**Texto base:**
····················
Eleições 2024: 3% de eleitores independentes definirão o pleito, aponta economista

Destaques
- •O economista Maurício Moura aponta que 3% dos eleitores independentes, com renda entre dois e cinco salários mínimos, serão cruciais para o resultado das eleições.
- •Apesar de melhorias econômicas, o endividamento e o custo de vida são as principais preocupações dos eleitores, impactando a percepção sobre o governo.
- •O baixo conhecimento sobre candidaturas para o Congresso e Senado faz com que as decisões de voto sejam tomadas na véspera das eleições.
A polarização global se reflete no Brasil, com o economista Maurício Moura alertando que um grupo pequeno de eleitores independentes, cerca de 3%, será o fiel da balança nas próximas eleições.
Esses eleitores, majoritariamente concentrados em regiões metropolitanas e com renda entre dois e cinco salários mínimos, votaram em Lula em 2022 após terem escolhido Jair Bolsonaro em 2018. Sua decisão será influenciada tanto pelo desconforto com o atual governo quanto por memórias negativas da gestão passada.
Apesar de indicadores econômicos positivos como controle da inflação e nível de emprego, a percepção pública é negativa devido ao alto endividamento e ao custo de vida.
No cenário legislativo, o conhecimento sobre candidatos ao Congresso brasileiro é alarmantemente baixo, com decisões de voto para deputado sendo tomadas quase na véspera. O mesmo se aplica ao Senado, onde a compreensão sobre a disputa de duas vagas este ano é escassa.
Moura também explica a discrepância entre pesquisas e resultados eleitorais, atribuindo-a à exclusão de eleitores indecisos e da abstenção (cerca de 20%) nas análises divulgadas na reta final.
A crise do incumbente, fenômeno global onde governantes enfrentam rejeição desde o início do mandato, também afeta o Brasil, dificultando a aprovação de políticas públicas e a construção de consensos.
····················
**Tarefa proposta 1:**
Resuma em duas frases o texto sobre as eleições.
**Tarefa proposta 2:**
Diga se cada afirmação a seguir está de acordo com o texto sobre as eleições. Responda sim ou não e cite as palavras do texto que decidem a questão.
(a) Os eleitores independentes votaram em Jair Bolsonaro em 2022.
(b) Moura estima a abstenção em cerca de 20%.
(c) A disputa para o Senado este ano envolve três vagas.

**Registros de dados:**
····················
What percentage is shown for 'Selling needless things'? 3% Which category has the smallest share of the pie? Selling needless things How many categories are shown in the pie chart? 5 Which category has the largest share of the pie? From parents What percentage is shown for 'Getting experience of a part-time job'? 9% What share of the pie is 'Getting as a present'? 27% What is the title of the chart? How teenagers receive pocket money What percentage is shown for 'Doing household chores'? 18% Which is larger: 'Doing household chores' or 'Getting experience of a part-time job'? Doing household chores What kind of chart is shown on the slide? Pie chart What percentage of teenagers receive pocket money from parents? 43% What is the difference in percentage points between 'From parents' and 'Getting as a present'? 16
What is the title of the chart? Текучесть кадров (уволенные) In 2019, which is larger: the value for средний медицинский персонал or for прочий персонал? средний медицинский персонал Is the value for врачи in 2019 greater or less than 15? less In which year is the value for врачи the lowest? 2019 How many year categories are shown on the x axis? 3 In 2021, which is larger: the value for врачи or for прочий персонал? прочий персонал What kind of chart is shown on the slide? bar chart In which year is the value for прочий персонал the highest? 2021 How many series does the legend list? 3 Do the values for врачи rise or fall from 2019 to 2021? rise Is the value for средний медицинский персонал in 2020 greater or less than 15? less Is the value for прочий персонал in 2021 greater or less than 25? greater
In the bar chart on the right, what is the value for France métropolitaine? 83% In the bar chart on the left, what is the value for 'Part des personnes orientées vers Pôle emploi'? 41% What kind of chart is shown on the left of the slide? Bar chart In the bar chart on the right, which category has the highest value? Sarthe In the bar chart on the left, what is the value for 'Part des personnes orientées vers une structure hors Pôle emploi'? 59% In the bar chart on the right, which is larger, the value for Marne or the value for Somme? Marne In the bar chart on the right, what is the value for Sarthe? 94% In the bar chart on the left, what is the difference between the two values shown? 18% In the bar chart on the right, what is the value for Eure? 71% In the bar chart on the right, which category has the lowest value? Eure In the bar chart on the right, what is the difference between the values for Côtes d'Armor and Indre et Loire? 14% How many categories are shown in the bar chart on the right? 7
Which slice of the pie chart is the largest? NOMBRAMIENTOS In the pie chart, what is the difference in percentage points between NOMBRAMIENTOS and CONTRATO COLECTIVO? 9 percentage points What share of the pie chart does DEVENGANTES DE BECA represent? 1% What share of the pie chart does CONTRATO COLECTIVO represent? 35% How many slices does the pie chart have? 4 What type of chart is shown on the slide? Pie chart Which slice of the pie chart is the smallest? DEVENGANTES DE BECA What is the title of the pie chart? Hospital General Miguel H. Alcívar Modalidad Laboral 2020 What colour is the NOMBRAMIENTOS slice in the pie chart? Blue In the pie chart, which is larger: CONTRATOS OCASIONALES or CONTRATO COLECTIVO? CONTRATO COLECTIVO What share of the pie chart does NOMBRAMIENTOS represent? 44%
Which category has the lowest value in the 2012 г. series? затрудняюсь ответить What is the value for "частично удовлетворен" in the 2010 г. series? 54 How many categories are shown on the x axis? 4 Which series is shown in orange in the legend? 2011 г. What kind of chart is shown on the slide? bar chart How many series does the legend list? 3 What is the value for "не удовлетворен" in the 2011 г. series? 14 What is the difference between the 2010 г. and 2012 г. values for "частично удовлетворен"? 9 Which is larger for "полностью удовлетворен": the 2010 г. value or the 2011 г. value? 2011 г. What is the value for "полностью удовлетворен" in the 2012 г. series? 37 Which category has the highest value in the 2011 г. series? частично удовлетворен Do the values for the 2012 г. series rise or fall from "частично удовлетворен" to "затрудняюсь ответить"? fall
····················
**Resposta do exercício 1:**
Segundo o economista Maurício Moura, cerca de 3% de eleitores independentes, concentrados em regiões metropolitanas e com renda entre dois e cinco salários mínimos, serão o fiel da balança nas próximas eleições. Apesar de indicadores econômicos positivos, o endividamento e o custo de vida tornam negativa a percepção pública, e o baixo conhecimento sobre candidatos ao Congresso e ao Senado faz com que as decisões de voto sejam tomadas quase na véspera.

**Resposta do exercício 2:**
(a) Não: "votaram em Lula em 2022 após terem escolhido Jair Bolsonaro em 2018".
(b) Sim: "exclusão de eleitores indecisos e da abstenção (cerca de 20%)".
(c) Não: "a compreensão sobre a disputa de duas vagas este ano é escassa".